- _TEXT UNDER STUDY_
It happens every time I pull up behind a car at a stoplight. The sad truth is that I’m incapable of not adding up the numbers on license plates of cars in front of me. If the total is 19, and the letters happen to match the initials of a family member or friend, I feel as if all the apples or pears have lined up on some cosmic slot machine.
But what, you might ask, have I won in this obsessive-compulsive little game?
Well, today, November 19, is my birthday, and a Tuesday, the day of the week on which I was born. Any plate with that sum of numbers, and even an approximation of my initials, KCM (KVM will do in a pinch), will be counted as an indication that the harmony of the spheres is encompassing me — unless I forget to apply the brakes as I commence calculations.

- _SOURCE MATERIAL_
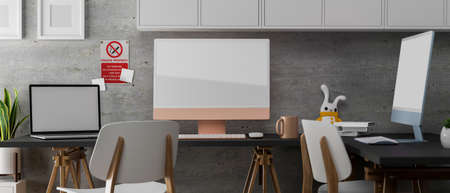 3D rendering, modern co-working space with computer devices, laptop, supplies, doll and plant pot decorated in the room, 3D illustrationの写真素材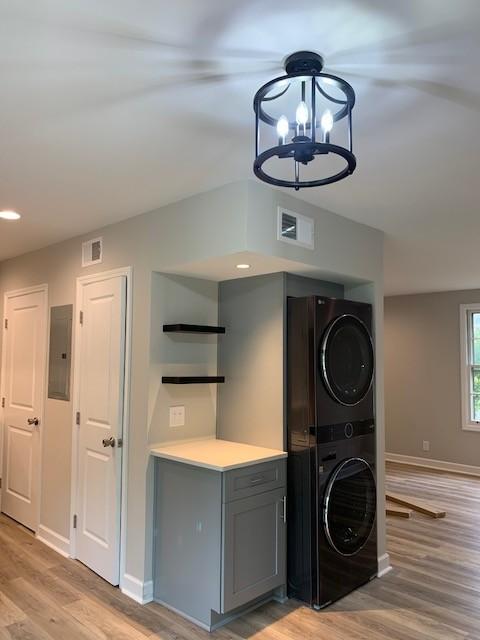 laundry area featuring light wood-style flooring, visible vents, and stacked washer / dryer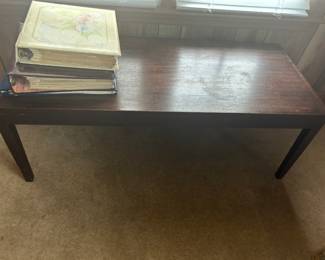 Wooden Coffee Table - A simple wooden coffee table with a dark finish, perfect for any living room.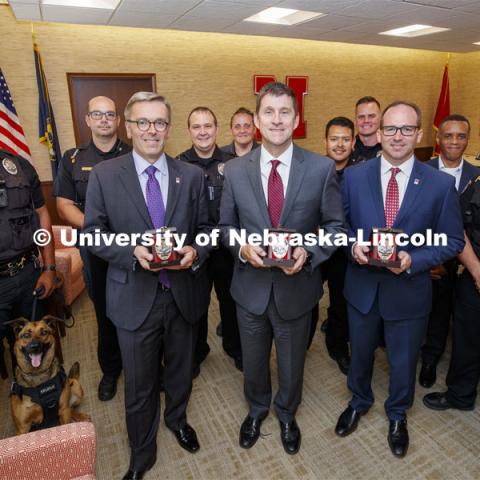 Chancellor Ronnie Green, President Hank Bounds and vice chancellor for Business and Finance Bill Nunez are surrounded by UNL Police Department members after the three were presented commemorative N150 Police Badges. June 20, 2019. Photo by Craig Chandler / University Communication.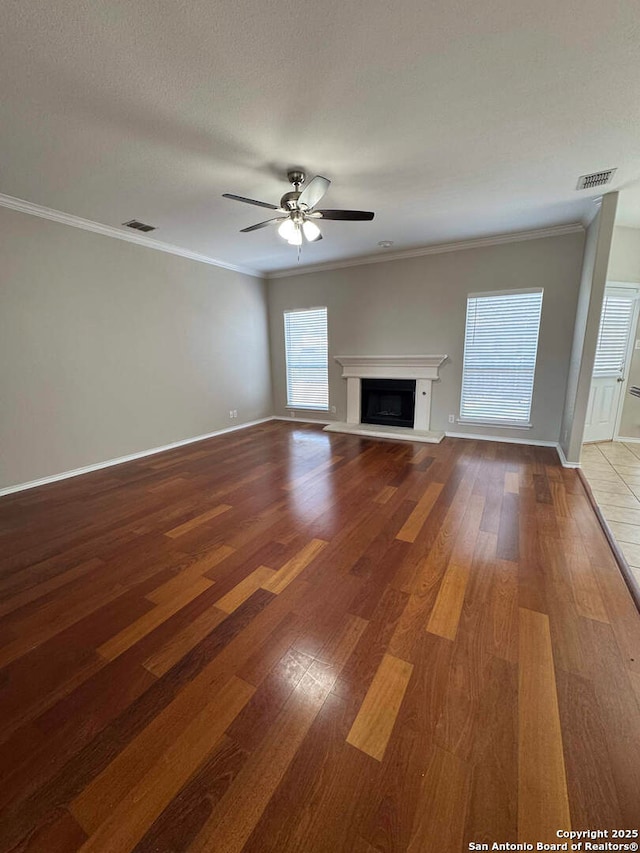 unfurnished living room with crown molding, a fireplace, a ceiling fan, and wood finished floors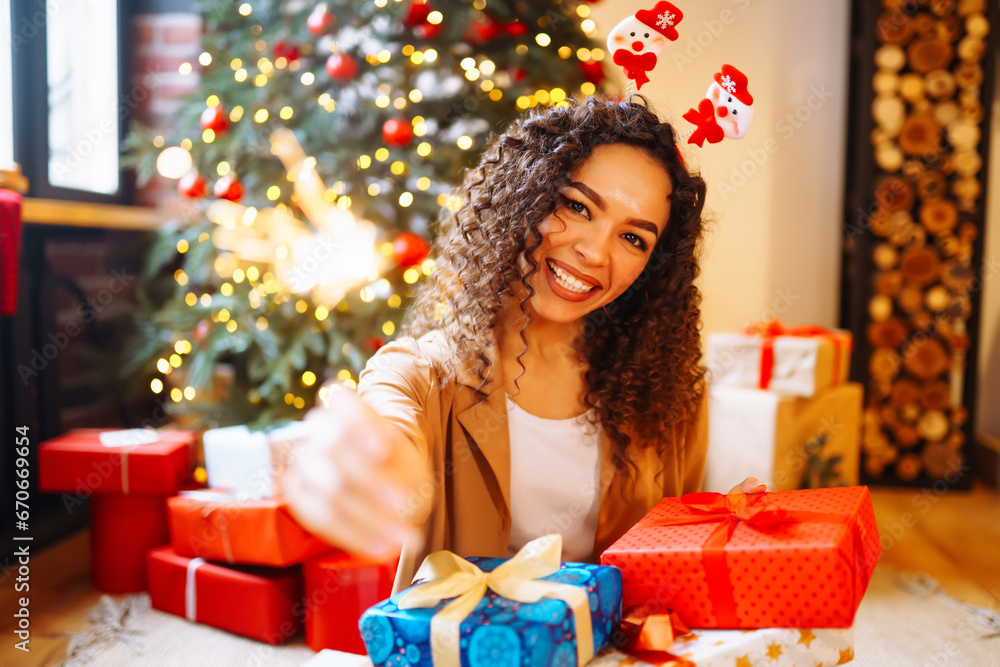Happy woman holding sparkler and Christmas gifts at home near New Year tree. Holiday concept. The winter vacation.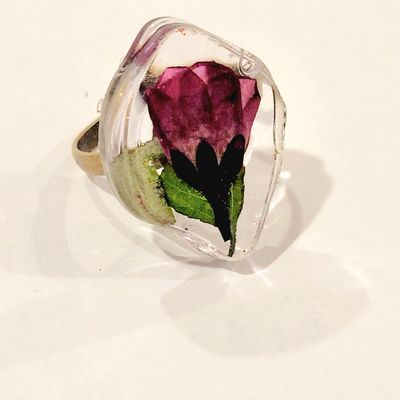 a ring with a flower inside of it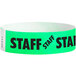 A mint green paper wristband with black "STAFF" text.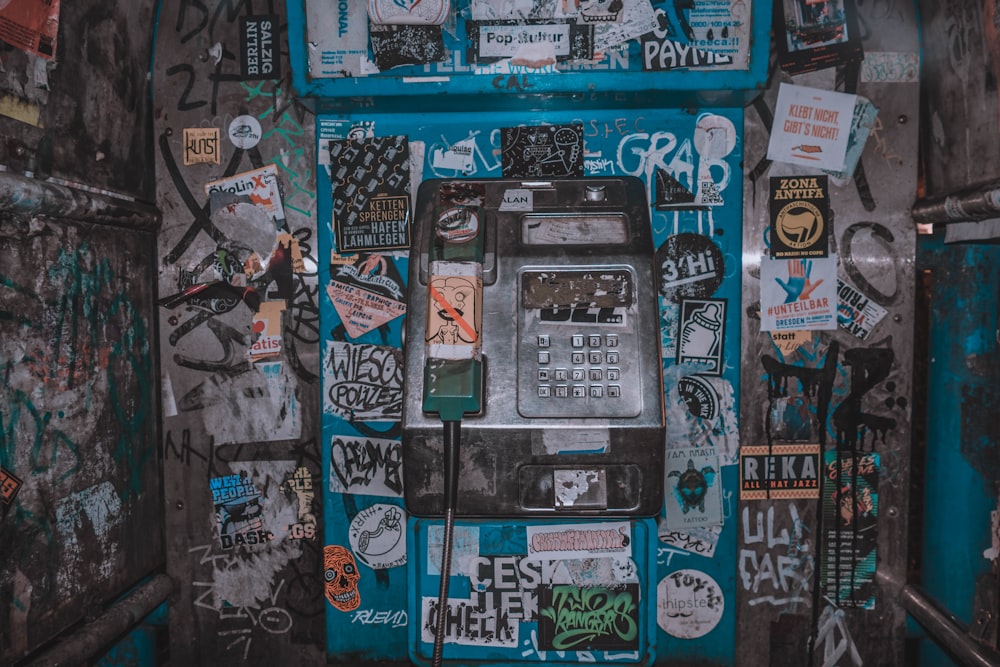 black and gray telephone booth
...
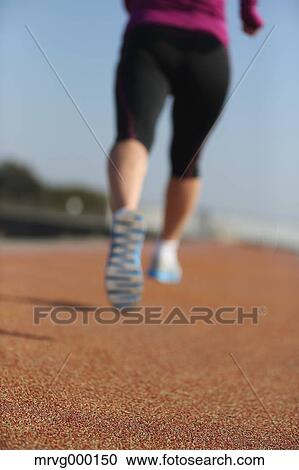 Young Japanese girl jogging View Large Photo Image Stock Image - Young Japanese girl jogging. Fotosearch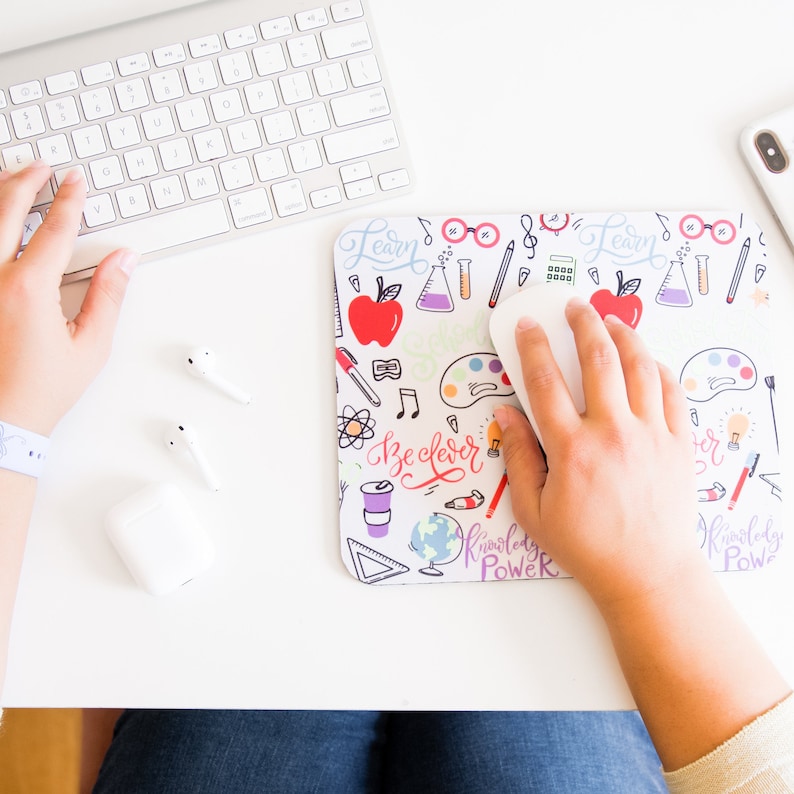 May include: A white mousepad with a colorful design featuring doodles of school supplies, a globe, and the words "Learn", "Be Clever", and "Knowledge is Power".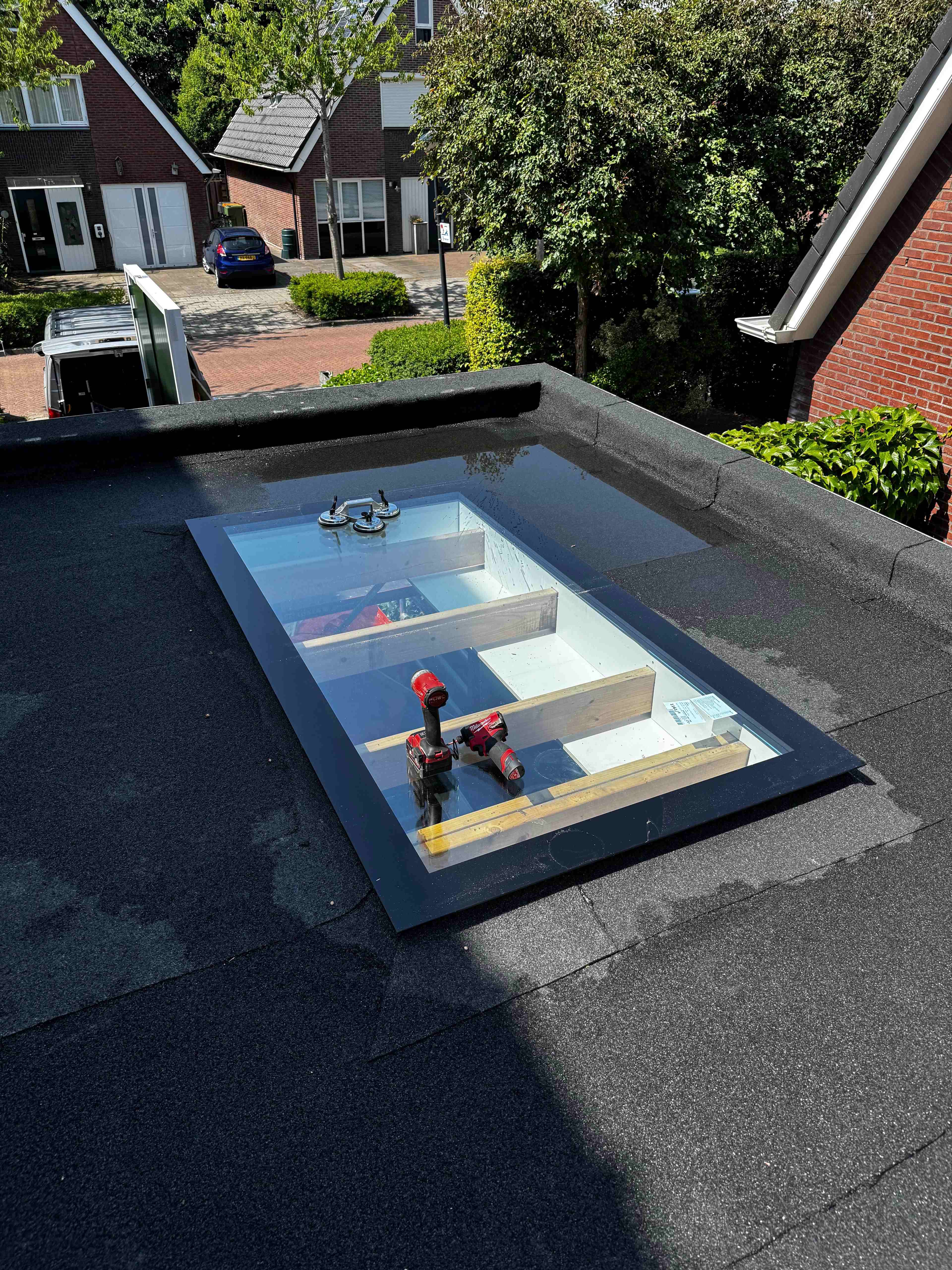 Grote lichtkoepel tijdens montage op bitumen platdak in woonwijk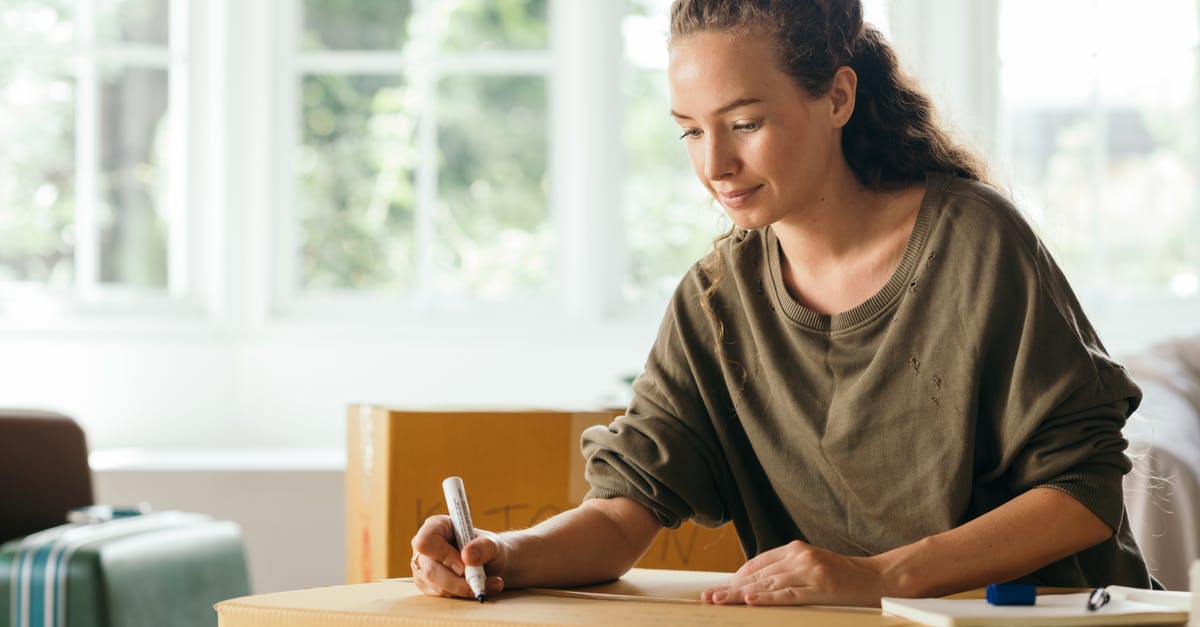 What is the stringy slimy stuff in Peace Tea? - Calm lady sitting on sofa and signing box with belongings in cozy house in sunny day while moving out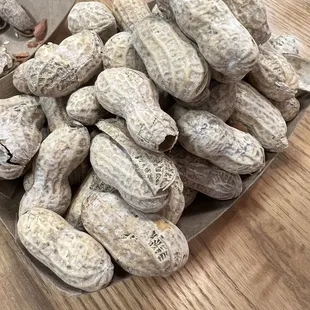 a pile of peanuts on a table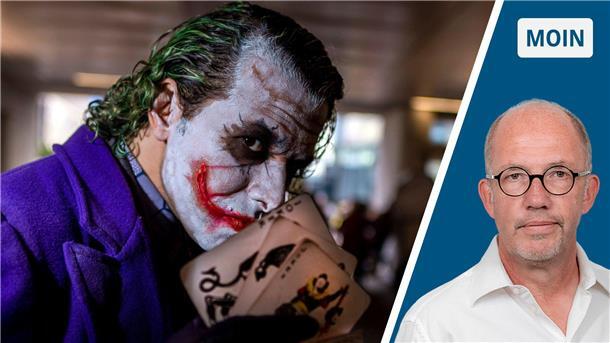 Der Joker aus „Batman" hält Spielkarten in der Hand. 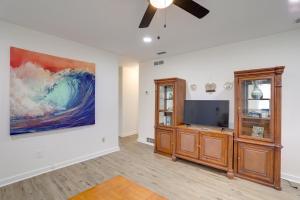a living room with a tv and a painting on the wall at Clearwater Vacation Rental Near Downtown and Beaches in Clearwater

- _WHAT IS REQUIRED_
Echo the passage of the license plate essay from "Well, today, November" up to and including "I commence calculations." word for word. The records were taken from a different source than the text.

- _FINAL ANSWER_
Well, today, November 19, is my birthday, and a Tuesday, the day of the week on which I was born. Any plate with that sum of numbers, and even an approximation of my initials, KCM (KVM will do in a pinch), will be counted as an indication that the harmony of the spheres is encompassing me — unless I forget to apply the brakes as I commence calculations.